La Finlande testera un revenu de base universel à 780$

Le premier ministre de Finlande, Juha Sipilä
Photo: Thierry Charlier Agence France-Presse Le premier ministre de Finlande, Juha Sipilä

Helsinki — Le Parlement finlandais a donné son feu vert mardi pour tester auprès de 2000 chômeurs le versement d’un « revenu de base » de 560 euros par mois, allocation qui pourrait être ultérieurement accordée à tout citoyen sans conditions.

Le projet faisait partie des promesses électorales du premier ministre centriste Juha Sipilä, en fonction depuis mai 2015. Le gouvernement espère ainsi « promouvoir l’emploi » et « réduire la bureaucratie et simplifier le système complexe des aides sociales ». Il a été adopté à 143 voix pour, 21 contre et 35 abstentions.

Sur deux ans, en 2017 et 2018, l’État comparera la trajectoire de ces 2000 chômeurs entre 25 et 58 ans, choisis au hasard et contraints de participer à l’expérience, avec celle d’un groupe test de chômeurs touchant environ ce même montant en prestations sociales. L’objectif est de savoir si, comme le pense le gouvernement, les chômeurs recevant le revenu de base seront plus motivés à trouver un emploi ou à créer une entreprise sachant qu’ils garderont dans ce cas leur revenu de base.

Réforme radicale

Le revenu de base, parfois appelé allocation universelle, est une réforme radicale qui a ses partisans aussi bien à gauche, chez ceux qui appellent l’État-providence à assurer à tous un niveau de vie décent, que parmi les libéraux, dont certains défendent une remise à plat de la protection sociale. M. Sipilä, ancien homme d’affaires à la tête d’un gouvernement de centre droit pro-austérité, est convaincu qu’il inciterait les Finlandais à être plus entreprenants et mobiles, et que la réforme répond aux évolutions du marché du travail, plus instable.

Sans être hostile à l’idée, l’opposition a estimé que le test était d’ampleur trop limitée, dans un pays de 5,5 millions d’habitants, pour livrer des enseignements décisifs. Une allocation mensuelle de 560 euros (780 $CAN) ne permet de vivre que très chichement en Finlande, où le revenu net disponible moyen dépasse 2200 euros (environ 3000 $CAN) par personne et par mois selon l’OCDE.

2 commentaires
  • Jean-François Trottier - Abonné 14 décembre 2016 08 h 21

    Et ici le Devoir doit intervenir....

    Je cherche dans un document fourni par le gouvernement, "Le Québec chiffres en main", et je n'arrive pas à y comprendre le fonds, donc évidemment je suis incapable de comparer quoi que ce soit.

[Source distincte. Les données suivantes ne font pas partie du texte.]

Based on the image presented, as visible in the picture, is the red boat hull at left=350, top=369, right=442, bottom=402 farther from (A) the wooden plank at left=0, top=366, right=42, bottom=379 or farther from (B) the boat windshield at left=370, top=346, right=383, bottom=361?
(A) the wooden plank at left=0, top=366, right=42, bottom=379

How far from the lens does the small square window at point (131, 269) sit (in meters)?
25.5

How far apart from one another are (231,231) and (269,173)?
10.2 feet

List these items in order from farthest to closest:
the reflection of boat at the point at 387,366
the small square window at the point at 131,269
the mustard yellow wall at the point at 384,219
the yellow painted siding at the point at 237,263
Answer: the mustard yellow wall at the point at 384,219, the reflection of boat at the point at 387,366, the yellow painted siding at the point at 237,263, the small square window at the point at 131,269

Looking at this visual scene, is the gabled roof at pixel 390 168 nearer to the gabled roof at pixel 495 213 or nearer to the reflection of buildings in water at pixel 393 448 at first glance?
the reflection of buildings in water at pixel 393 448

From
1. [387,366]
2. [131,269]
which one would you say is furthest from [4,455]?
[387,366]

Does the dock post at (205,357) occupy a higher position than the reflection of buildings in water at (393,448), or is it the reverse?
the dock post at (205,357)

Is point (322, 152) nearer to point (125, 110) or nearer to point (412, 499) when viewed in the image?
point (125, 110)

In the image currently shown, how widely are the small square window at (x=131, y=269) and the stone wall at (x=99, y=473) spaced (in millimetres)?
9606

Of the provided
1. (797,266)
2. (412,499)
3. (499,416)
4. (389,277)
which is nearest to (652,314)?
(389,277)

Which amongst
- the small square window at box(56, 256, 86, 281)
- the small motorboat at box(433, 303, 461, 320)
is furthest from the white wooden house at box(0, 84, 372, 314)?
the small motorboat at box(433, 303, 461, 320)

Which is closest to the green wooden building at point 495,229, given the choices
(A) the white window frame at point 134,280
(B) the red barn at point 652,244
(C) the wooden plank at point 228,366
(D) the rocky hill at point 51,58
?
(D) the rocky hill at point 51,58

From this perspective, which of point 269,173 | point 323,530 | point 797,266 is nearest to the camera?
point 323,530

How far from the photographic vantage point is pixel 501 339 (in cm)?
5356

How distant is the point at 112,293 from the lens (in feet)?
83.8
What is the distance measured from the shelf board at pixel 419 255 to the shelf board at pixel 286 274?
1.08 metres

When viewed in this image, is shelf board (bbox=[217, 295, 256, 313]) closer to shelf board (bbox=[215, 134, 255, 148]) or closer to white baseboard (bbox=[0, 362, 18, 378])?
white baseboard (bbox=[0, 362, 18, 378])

    Par contre, selon ce que je vois, il est impossible à une personne seule de survivre avec moins de 1300 $ par mois au Québec, et ce en utilisant toues les ressources pour personnes pauvres sauf les banques de nourriture.
    Et encore faudra-t-il vifre danas des conditions extrêmement précaires.3

    Chichement ? Un peu moins je dirais. Est-ce uen bonne base de comparaison ?

    Et qu'est-ce que notre Digne Donc et Très Docte Couillard en dira ?

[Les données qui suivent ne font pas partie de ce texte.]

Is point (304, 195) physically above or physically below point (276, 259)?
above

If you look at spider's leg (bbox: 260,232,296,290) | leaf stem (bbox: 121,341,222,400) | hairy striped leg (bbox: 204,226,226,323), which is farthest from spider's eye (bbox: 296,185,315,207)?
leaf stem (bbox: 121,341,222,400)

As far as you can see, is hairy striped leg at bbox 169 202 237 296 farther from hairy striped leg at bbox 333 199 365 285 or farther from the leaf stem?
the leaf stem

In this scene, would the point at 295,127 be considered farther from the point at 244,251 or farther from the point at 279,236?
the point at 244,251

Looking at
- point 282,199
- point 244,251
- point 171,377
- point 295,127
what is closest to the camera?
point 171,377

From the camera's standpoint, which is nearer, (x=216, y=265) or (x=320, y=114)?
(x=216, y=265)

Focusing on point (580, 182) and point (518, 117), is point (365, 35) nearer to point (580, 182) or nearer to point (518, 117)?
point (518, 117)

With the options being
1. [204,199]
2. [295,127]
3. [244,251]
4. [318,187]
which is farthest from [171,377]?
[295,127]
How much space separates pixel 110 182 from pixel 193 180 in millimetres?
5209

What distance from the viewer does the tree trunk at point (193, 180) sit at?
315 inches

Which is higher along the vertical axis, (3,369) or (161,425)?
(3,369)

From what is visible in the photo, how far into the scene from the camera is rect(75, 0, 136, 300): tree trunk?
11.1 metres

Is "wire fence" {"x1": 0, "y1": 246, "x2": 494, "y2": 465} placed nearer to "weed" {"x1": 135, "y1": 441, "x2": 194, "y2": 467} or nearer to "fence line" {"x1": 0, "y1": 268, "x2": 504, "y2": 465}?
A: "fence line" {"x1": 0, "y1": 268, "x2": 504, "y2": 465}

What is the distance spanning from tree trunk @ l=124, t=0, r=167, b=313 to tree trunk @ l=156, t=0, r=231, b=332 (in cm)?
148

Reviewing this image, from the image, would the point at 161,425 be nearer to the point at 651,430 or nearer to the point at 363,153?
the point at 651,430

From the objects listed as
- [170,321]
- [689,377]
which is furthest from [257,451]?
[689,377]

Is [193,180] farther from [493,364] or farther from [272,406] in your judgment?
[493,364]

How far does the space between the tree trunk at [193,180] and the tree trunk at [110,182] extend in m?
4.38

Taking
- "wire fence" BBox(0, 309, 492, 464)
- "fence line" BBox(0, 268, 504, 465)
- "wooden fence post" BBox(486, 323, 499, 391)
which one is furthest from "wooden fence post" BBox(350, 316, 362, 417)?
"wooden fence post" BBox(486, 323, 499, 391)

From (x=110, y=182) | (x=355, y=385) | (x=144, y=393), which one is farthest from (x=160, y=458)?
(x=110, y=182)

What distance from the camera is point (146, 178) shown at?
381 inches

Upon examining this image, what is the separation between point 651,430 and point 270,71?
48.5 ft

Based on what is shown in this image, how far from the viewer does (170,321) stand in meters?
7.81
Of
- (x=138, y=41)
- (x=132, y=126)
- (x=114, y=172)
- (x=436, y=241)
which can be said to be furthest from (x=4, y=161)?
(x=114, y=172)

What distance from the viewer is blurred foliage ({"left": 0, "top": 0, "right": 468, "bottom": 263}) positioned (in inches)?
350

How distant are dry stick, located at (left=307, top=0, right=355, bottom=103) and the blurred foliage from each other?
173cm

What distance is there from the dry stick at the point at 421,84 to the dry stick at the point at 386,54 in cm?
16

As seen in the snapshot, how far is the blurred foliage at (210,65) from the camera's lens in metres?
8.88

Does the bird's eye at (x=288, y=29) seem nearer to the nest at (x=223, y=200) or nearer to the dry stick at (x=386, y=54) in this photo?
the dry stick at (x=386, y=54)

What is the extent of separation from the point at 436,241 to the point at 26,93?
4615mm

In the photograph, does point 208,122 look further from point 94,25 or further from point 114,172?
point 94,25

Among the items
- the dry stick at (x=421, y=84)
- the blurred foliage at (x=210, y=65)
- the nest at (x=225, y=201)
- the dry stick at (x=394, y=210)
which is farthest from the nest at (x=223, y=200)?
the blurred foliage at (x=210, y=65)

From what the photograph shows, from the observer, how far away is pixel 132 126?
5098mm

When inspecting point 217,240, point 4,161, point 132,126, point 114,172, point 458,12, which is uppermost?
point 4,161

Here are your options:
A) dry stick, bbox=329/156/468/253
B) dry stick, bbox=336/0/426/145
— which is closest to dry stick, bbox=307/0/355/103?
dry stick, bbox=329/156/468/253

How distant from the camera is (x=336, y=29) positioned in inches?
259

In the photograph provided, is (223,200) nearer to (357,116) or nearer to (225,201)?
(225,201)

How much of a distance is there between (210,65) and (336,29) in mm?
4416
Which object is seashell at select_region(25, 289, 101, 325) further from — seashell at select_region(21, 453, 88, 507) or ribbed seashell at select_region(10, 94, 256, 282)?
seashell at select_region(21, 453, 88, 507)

  • Jean-Yves Arès - Abonné 14 décembre 2016 09 h 47

    Effet recherché et méthode utilisé difficile saisir.


    On fait une expérience spécifiquement que sur des chômeurs pour une mesure que l’on projet appliquée a toute la population. On aura donc aucune idée de l’effet de la mesure sur quelques 90% et + des citoyens concernés …


    Pour comparaison ici au Québec, selon une étude que vient de faire la Chair de fiscalité et finance public de l’Université de Sherbrooke sur le soutient minimal de l’État au Québec, uniquement pour l’aide par l’assistance sociale on donne 7,956$ par année, soit 663$ par mois.

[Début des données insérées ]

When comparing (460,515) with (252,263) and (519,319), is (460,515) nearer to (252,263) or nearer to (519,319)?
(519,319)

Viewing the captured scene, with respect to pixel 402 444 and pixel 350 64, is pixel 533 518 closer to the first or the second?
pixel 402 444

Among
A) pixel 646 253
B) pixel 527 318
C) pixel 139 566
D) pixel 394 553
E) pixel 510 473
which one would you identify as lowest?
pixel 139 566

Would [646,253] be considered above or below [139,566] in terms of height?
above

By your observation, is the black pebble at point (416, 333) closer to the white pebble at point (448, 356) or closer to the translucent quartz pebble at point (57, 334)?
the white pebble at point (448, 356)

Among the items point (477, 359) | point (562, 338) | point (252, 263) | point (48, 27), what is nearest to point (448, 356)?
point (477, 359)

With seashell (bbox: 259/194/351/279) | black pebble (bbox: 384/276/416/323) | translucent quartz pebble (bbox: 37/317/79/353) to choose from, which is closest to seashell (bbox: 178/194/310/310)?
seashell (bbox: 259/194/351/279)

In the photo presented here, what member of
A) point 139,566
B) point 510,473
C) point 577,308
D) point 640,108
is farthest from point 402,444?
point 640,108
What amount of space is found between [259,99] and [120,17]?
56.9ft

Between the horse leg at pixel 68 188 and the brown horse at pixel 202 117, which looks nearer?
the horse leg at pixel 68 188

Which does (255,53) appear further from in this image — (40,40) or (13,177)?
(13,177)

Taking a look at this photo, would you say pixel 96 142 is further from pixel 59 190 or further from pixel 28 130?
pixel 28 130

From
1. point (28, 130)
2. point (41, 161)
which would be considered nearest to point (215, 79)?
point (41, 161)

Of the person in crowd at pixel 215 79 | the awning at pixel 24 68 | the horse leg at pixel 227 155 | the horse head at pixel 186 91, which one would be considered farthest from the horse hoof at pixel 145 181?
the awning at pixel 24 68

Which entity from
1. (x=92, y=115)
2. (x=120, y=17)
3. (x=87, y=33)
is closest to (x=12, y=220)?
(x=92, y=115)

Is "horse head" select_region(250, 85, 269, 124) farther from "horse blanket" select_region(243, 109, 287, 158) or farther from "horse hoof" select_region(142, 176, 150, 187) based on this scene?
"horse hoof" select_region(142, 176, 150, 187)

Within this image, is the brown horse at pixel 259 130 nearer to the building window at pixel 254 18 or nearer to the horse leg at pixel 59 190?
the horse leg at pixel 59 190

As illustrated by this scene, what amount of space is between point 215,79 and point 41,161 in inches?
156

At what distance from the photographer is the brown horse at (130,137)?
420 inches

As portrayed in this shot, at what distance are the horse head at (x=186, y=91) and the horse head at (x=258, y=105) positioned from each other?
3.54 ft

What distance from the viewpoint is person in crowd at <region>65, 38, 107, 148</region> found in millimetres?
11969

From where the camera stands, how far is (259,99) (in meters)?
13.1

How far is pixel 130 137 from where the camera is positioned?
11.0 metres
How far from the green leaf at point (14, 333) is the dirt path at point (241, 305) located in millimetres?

    Les 560 € de la Finlande convertis en parité au pouvoir d’achat représentent 750.67 dollars canadien, soit 87$ de plus que notre assistance sociale ici. Bien sûr il y a d’autres aides qui s’appliquent dans les deux pays, pour bien comprendre faudrait savoir quelles autres aides la Finlande compte retirer avec l’application de leur revenu de base. En fait il faudrait savoir combien leur couterait globalement l’application de ce revenu de base universel versus combien ils retireraient en aide spécifique qu’ils font présentement.